あなたのご質問を読んで私が理解したのは、ここで登場人物は「上司」「リーダー」「メンバー」という三種類いて、あなたは「リーダー」ということですね。リーダーであるあなたは上司と話はできているものの、上司とあなたで、メンバーとの関わり方に関する考え方がまったく異なる。そしてそれに限らず、上司とあなたで価値観が異なる部分があってやりとりに疲弊する。
一言でいえば「場合による」となってしまうし、万能な解決策はいかにも存在しなそうです。あなたも書いていらっしゃるように多くの人が同様のことで悩んでいると思います。
あるとき・ある場面・あるメンバー相手ならば、上司のいうパターンの方がうまくいくことはあるでしょう。でも別のとき・別の場面・別のメンバー相手ならば、あなたのいうパターンの方がうまくいくのではないかと思います。そういう意味で「場合による」といいました。
あなたがおっしゃるようにお互いの価値観がそれぞれあるのは健全なことですし、疲弊するにしてもやりとりが成立しているのはすごいです(多くの場合はやりとりを行わないか、行ってもまったくうまくいかないと思います)。
それぞれ多様な価値観をもっているわけですから、それを「一致」させるのは何というか無茶な話で、一致させなければいけないとするなら複数人いる意味がなくなってしまいます。価値観に関しては「相互理解」と「すりあわせ」と「妥協」をしていくしかないと思います。
大事なポイントとしては、価値観や意見もさることながら「上司とあなたでゴールを共有できているか」でしょうね。会社や組織で仕事をしているからには必ずゴールが存在します。短期的・長期的なゴールもあるでしょうし、売上げや利益や成果物やチームマネジメントに関するゴールもあるかもしれません。
もしもゴールが共有できていないのなら、そこまでのプロセスを議論してもあまり意味はありませんね。完全にゴールが一致しなくても、少なくともどちらの方向に向かうことを私たち(この組織)は目指しているのか。それが共有できているかどうか。
議論をするときでも、「私の経験ではこうした方がいい」や「私の考えではこうした方がいい」という経験や価値観から一歩進んで(あるいはいわばズラして)「こうした方がゴールに近づくと考える」のようにした方がいいように思います。
価値観に関わる部分を直接やりとりすると「生身の自分」や「むき出しの心」を表に出して議論することになりかねません。そうするとちょっとしたことでも自分や心がたくさんの傷を負う危険性があります。

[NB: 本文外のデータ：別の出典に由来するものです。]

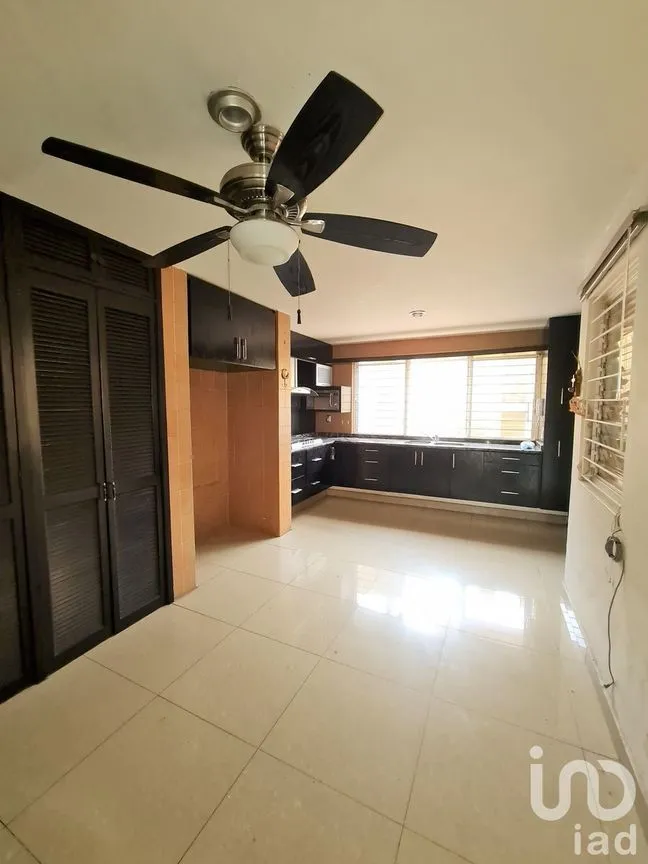 Casa en Venta en Camino Real, Zapopan, Jalisco | NEX-227078 | iad México | Foto 8 de 17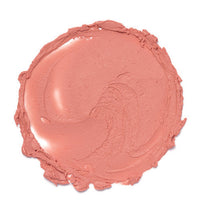 BANILA CO Romantic Blush Lip & Cheek 3.7g – 20 Shades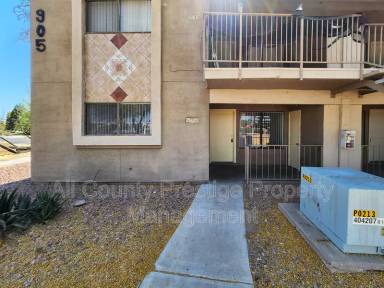 Main picture of Willowbrook Apartments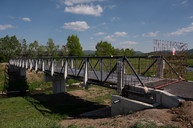 Zväčšiť fotografiu - Jedinečná cyklotrasa bude čoskoro oficiálne sprístupnená cyklistom a širokej verejnosti - 20200507_TSK_TN_159w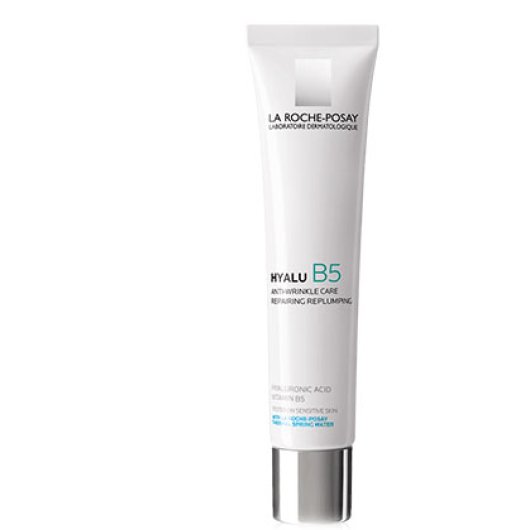 La Roche Posay Hyalu B5 Crema Anti-Rughe 40ml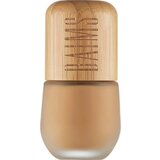 Baims Organic Cosmetics Tekoča podlaga Excellent Skin - 40 Almond Cene
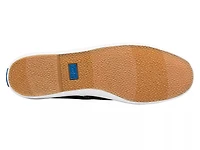 Champion Sneaker - Women's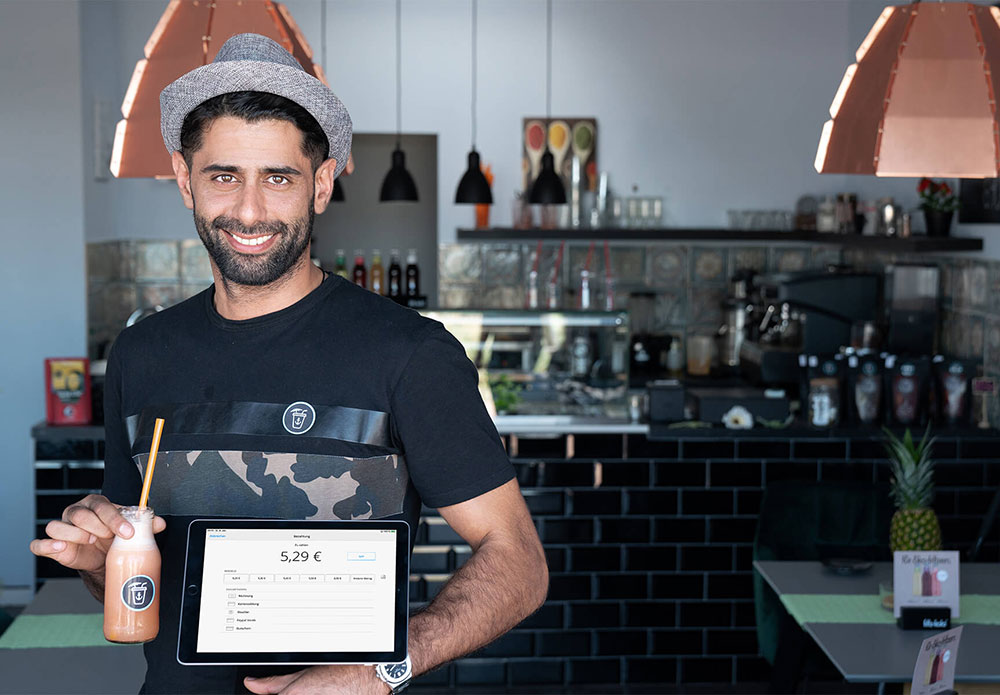 Kalkulation Gastronomie: So bleibst Du gewinnbringend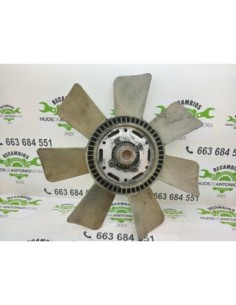 SOPORTE MOTOR VOLKSWAGEN T-ROC - 94046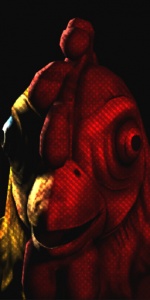 File:Commando Chicken portrait.jpg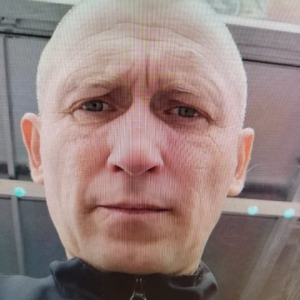Zaginął
Adam Lewandowski, lat 50
#wonna
#warmińsko_mazurskie
#policja_iława
#zag...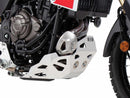 Yamaha Ténéré 700 [2021-2024] - Motorbeskyttelsesplade-1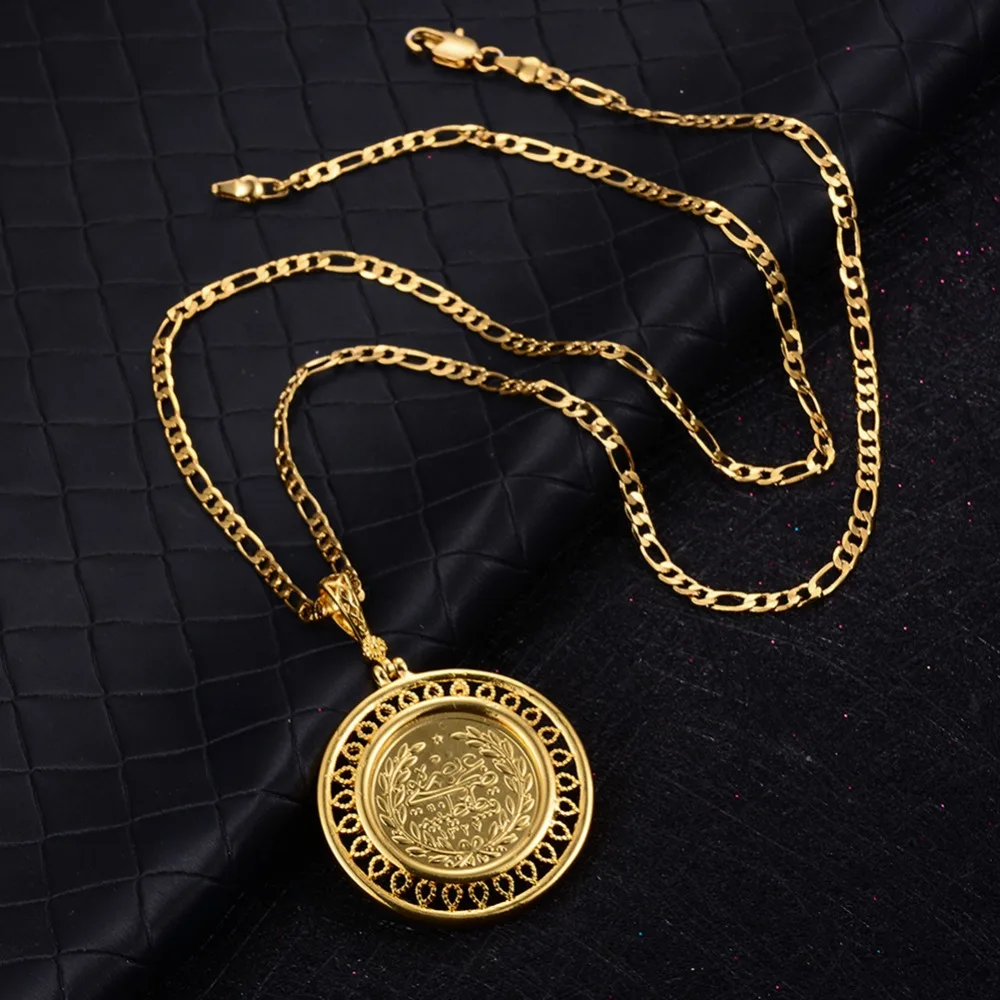 wando gold jewelry-43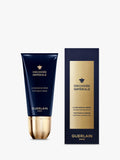 Guerlain Orchidée Impériale foam cleanser 150ml - British product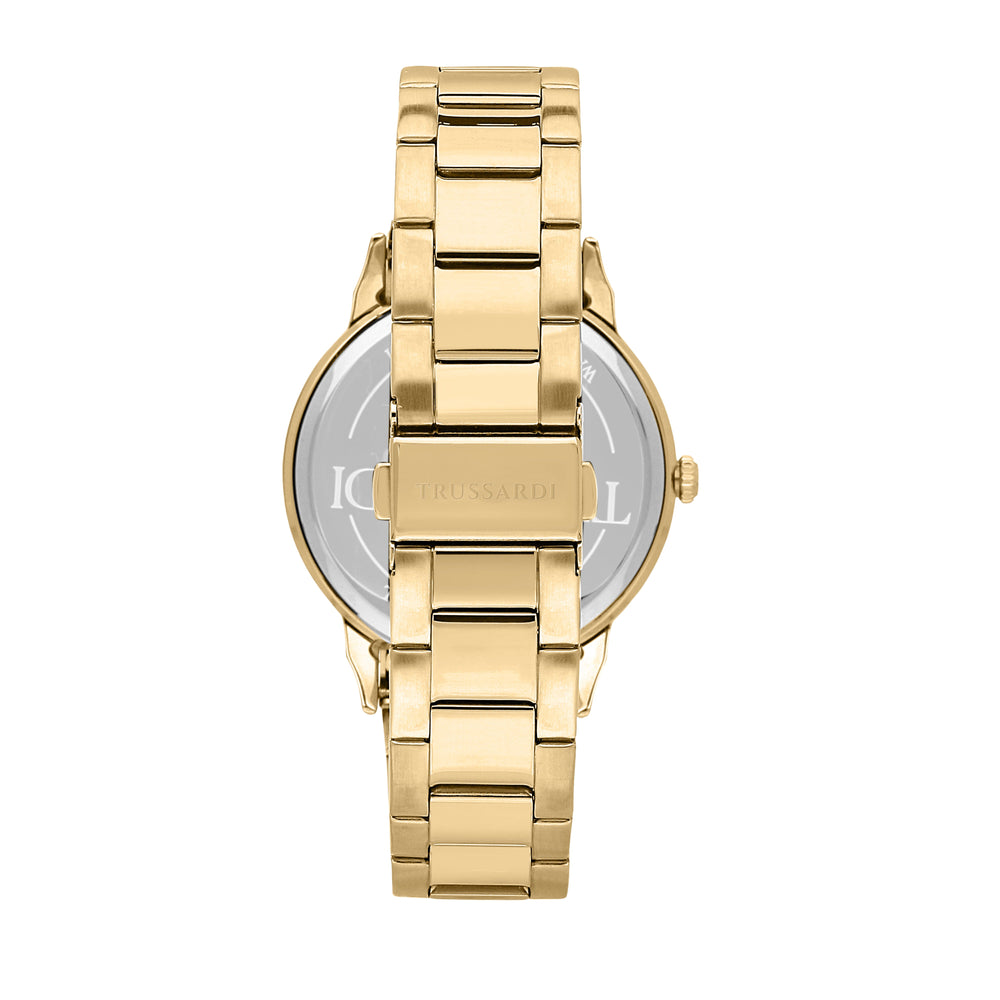 
                  
                    OROLOGIO UOMO TRUSSARDI T-BENT R2453141006
                  
                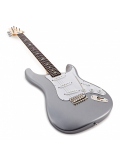 SILVER SKY (Tungsten) #0325750, зображення 2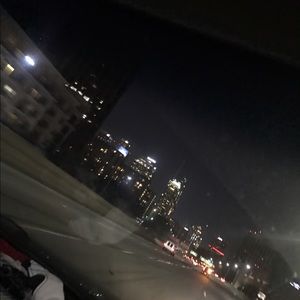 Meet your Posher, Eduardo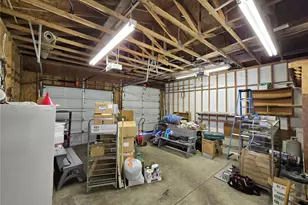 8823 Old Hwy 99 SE, Tumwater, WA 98501 - Photo 6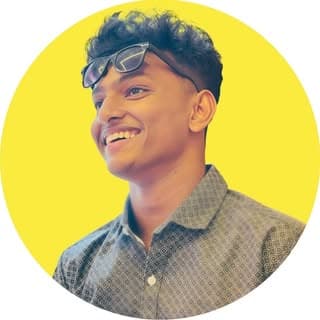 Sundardas perumbattil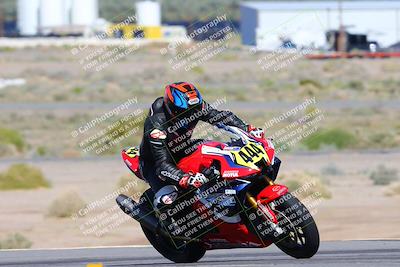 media/Mar-17-2024-CVMA (Sun) [[2dda336935]]/Race 2 Amateur Supersport Open/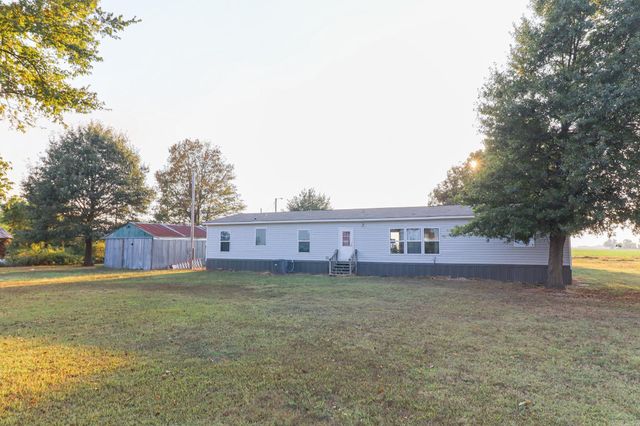 13384 Glasgow Lane, Trumann, AR 72472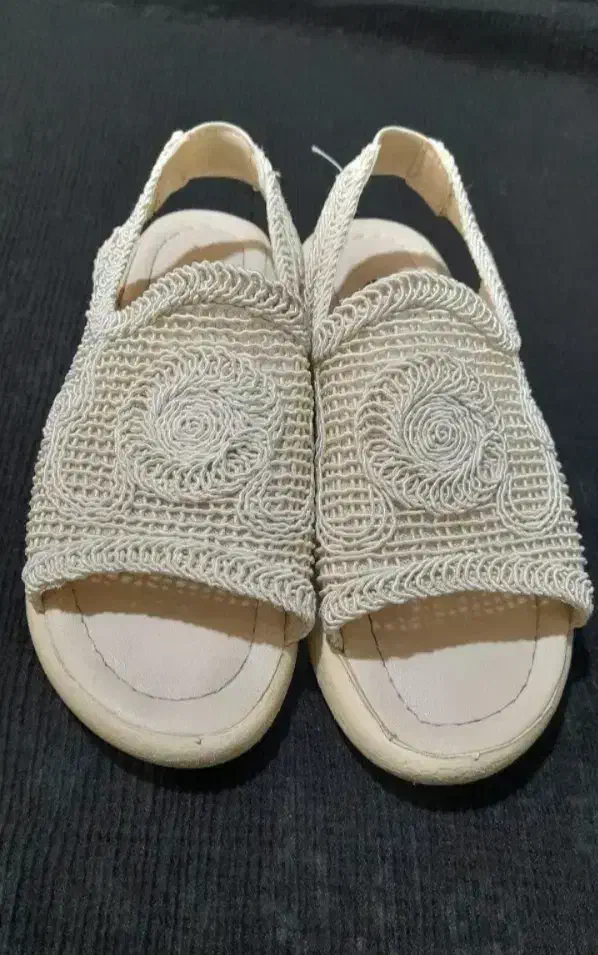 صندل نو|کیف، کفش، کمربند|ملایر, |دیوار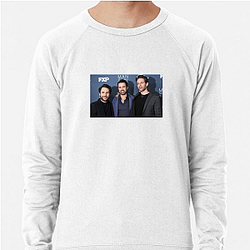 Thought Network The Always Sunny Podcast Sweatshirts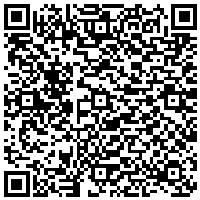 QR Code for bitcoin:bitcoin:bitcoin:bitcoin:bitcoin:bitcoin:bitcoin:bitcoin:bitcoin:bitcoin:bitcoin:bitcoin:bitcoin:bitcoin:bitcoin:bitcoin:bitcoin:bitcoin:18rAmYBH923MNEdCT2VEV4xMu1WDWejDvs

会社のような組織において(つまりプライベートではない場面において)の議論では、「現状認識」「ゴール」「実現方法」のように、「自分そのものではない対象」を遡上に乗せて議論する方が無難ですし、意味があることだと思います。
価値観の議論を始めると「正しい/正しくない」という議論が「価値がある/価値がない」という議論になって、話者が立っている基盤をぶつけ合うみたいなことになっちゃいますね。
以上、あなたのお悩みの解決策とは言いがたいですが、思ったところを書きました。ご質問ありがとうございました。